**What is required:** Leave out the pictures and restate every entry word for word.

**Data for processing:**
━━━

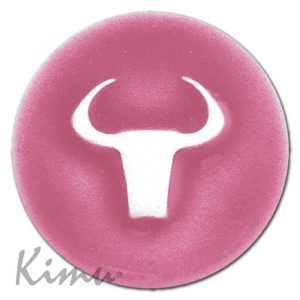 TAURO 21/04 - 21/05 Rosa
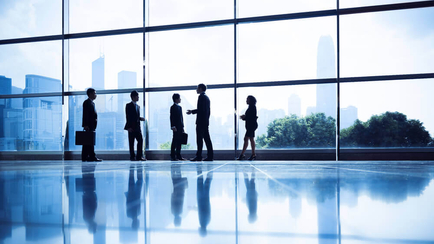 KPS Capital Partners to Sell WWRD to Fiskars Corporation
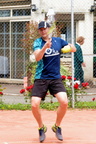 240606192FR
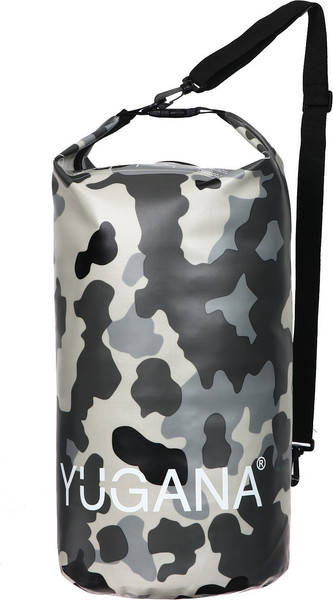 Изображение товара Гермомешок Yugana 9845849 (10л,  камуфляж-цифра )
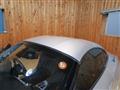 2010 BMW Z4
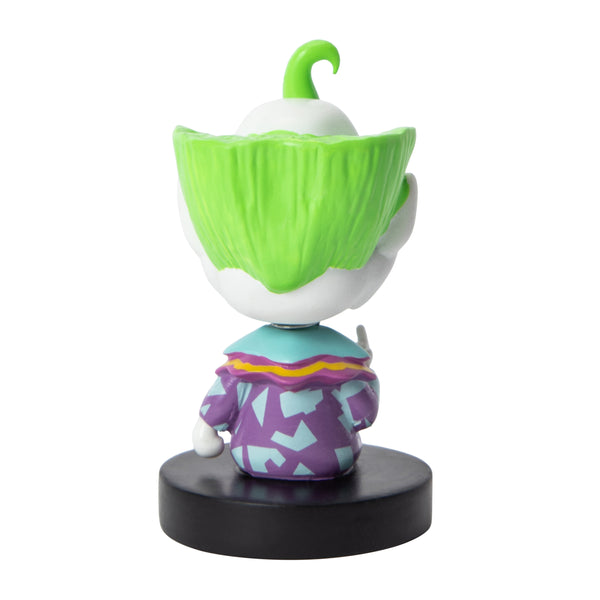 Killer Klowns From Outer Space™ Dash Dancer Toy - image 3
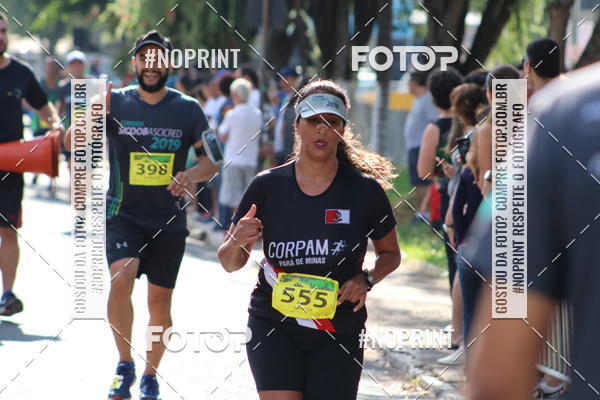 Buy your photos of the eventCorrida  Sicoob  Ascicred on Fotop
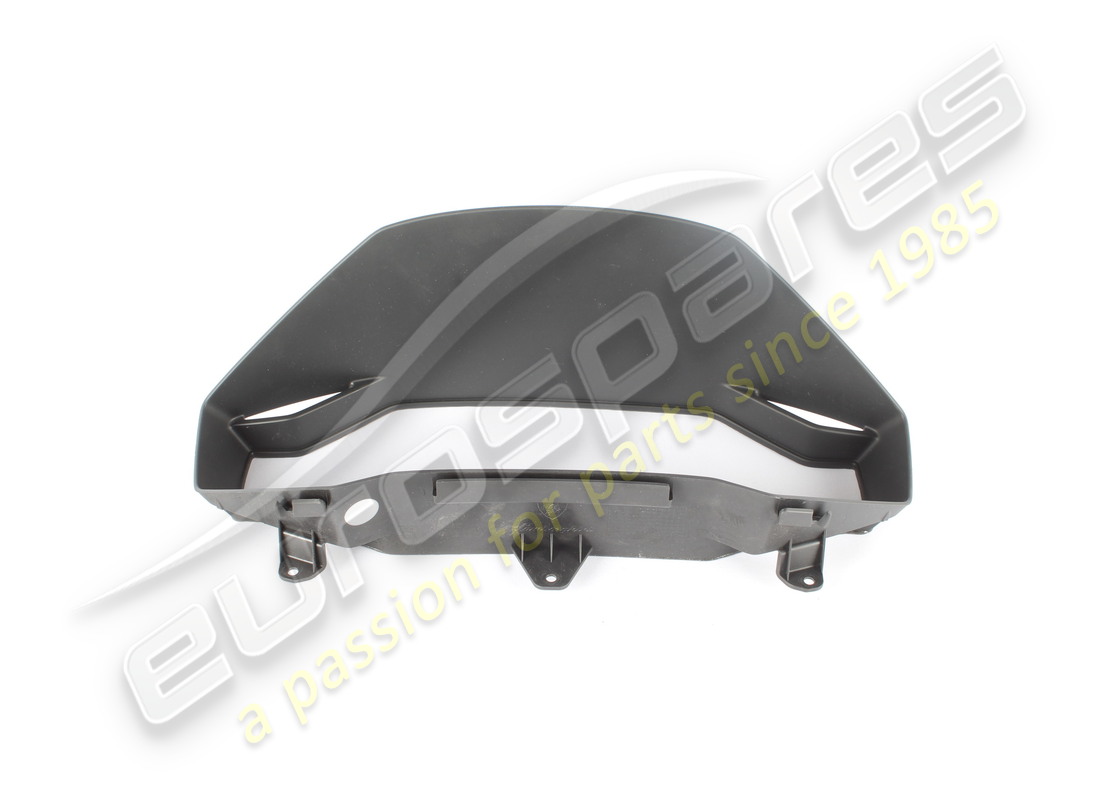 utilisé lamborghini groupe d'instruments. numéro de pièce 4t0857059a (2)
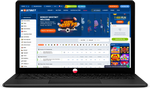 Mostbet Visit In Addition To Other Excellent Features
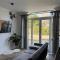 Renovated in style - Close to Hamburg - Neu Wulmstorf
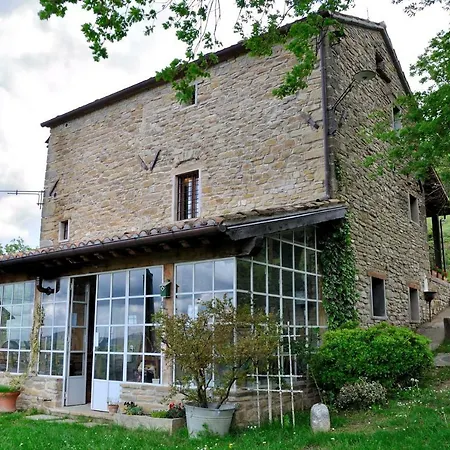 Latordicella Bed & Breakfast 3*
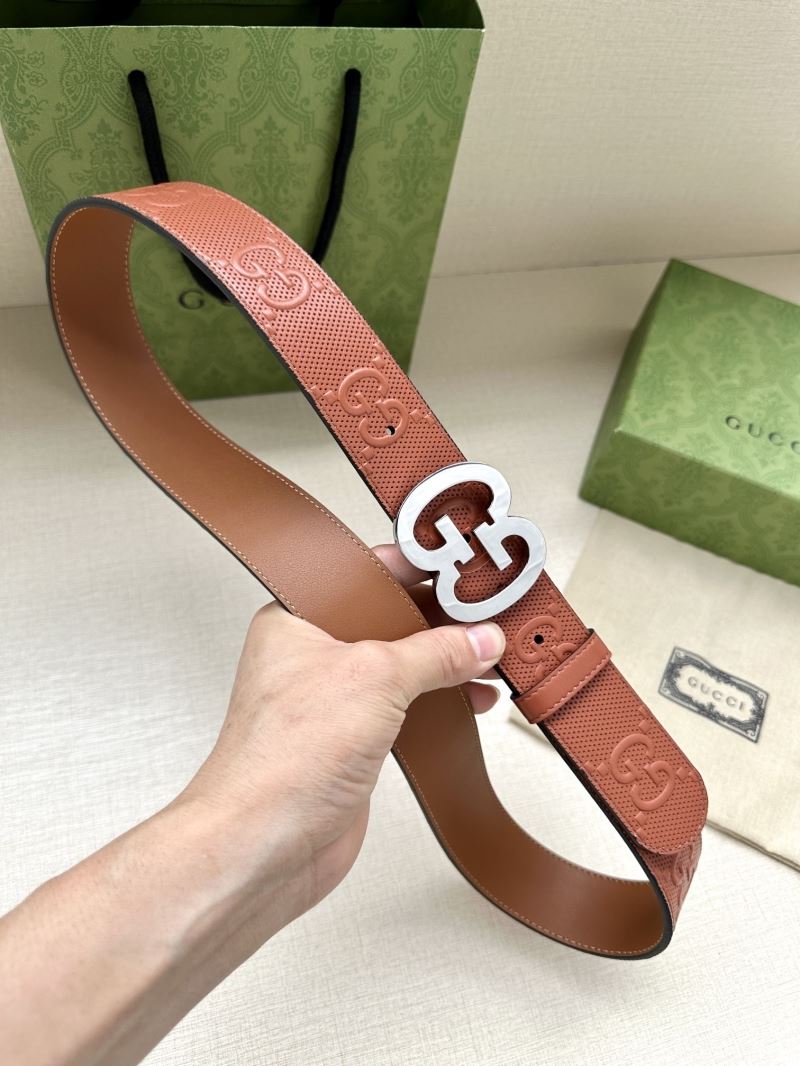 Gucci Belts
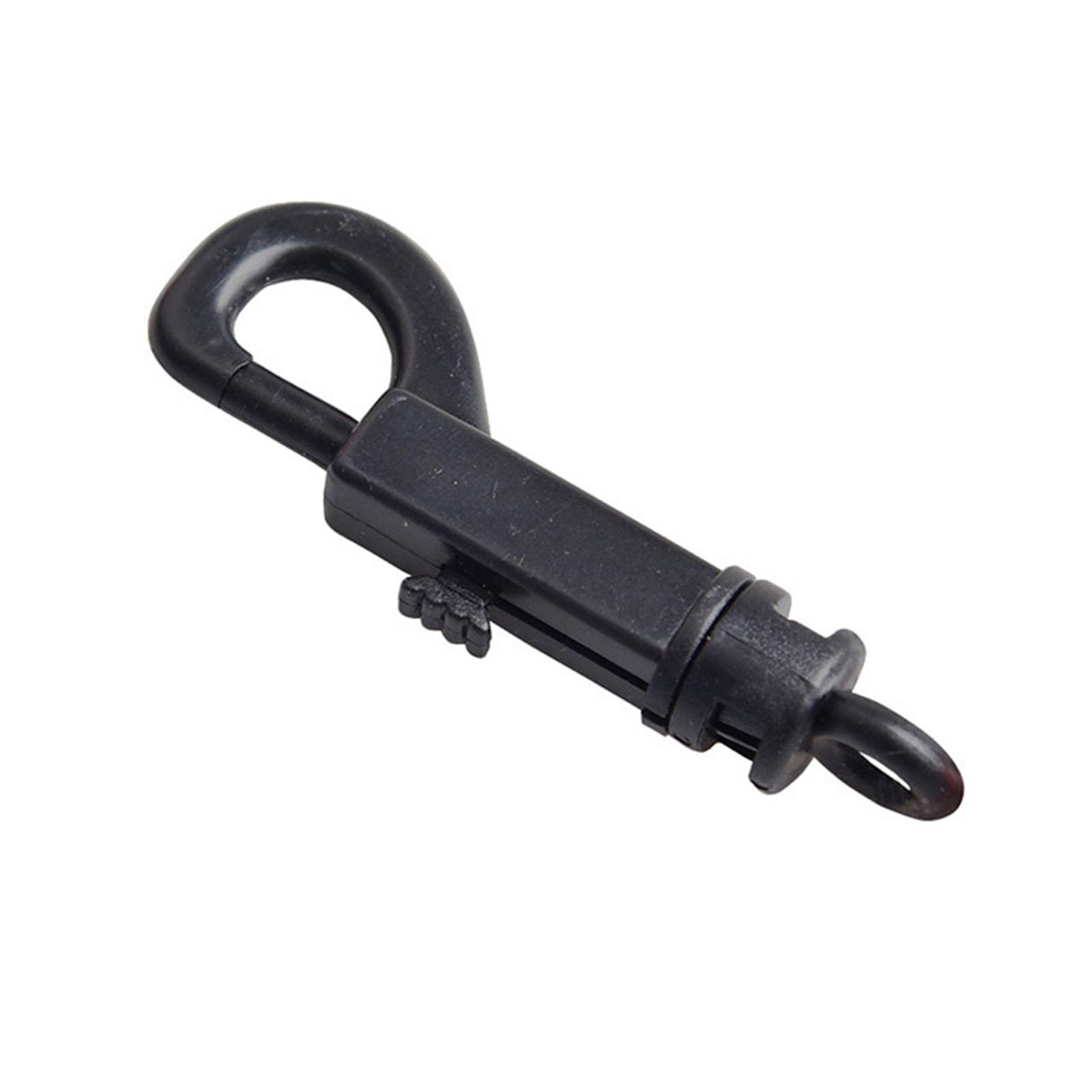 Outdoor Emergency Safety Whist - Emergency Whistle Loud 리뷰 및 가격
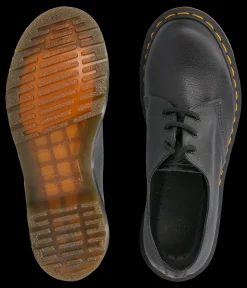 Dr. Martens Virginia kengät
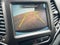 2022 Jeep Cherokee Trailhawk 4x4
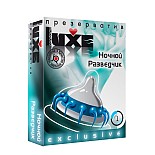  Luxe 1   
 ,      ,     .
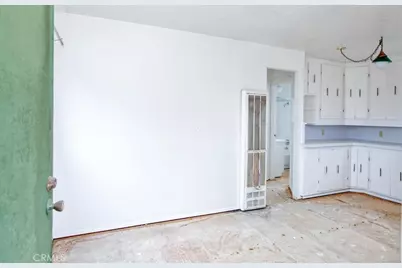 550 Worcester Drive, Cambria, CA 93428 - Photo 27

━━━

**Solved problem:**
 TAURO 21/04 - 21/05 Rosa
 KPS Capital Partners to Sell WWRD to Fiskars Corporation
 240606192FR
 Изображение товара Гермомешок Yugana 9845849 (10л,  камуфляж-цифра )
 2010 BMW Z4
 Killer Klowns From Outer Space™ Dash Dancer Toy - image 3
 Buy your photos of the eventCorrida  Sicoob  Ascicred on Fotop
 utilisé lamborghini groupe d'instruments. numéro de pièce 4t0857059a (2)
 Mostbet Visit In Addition To Other Excellent Features
 Renovated in style - Close to Hamburg - Neu Wulmstorf
 Latordicella Bed & Breakfast 3*
 Gucci Belts
 Outdoor Emergency Safety Whist - Emergency Whistle Loud 리뷰 및 가격
 Dr. Martens Virginia kengät
 2022 Jeep Cherokee Trailhawk 4x4
  Luxe 1   
 ,      ,     .
 550 Worcester Drive, Cambria, CA 93428 - Photo 27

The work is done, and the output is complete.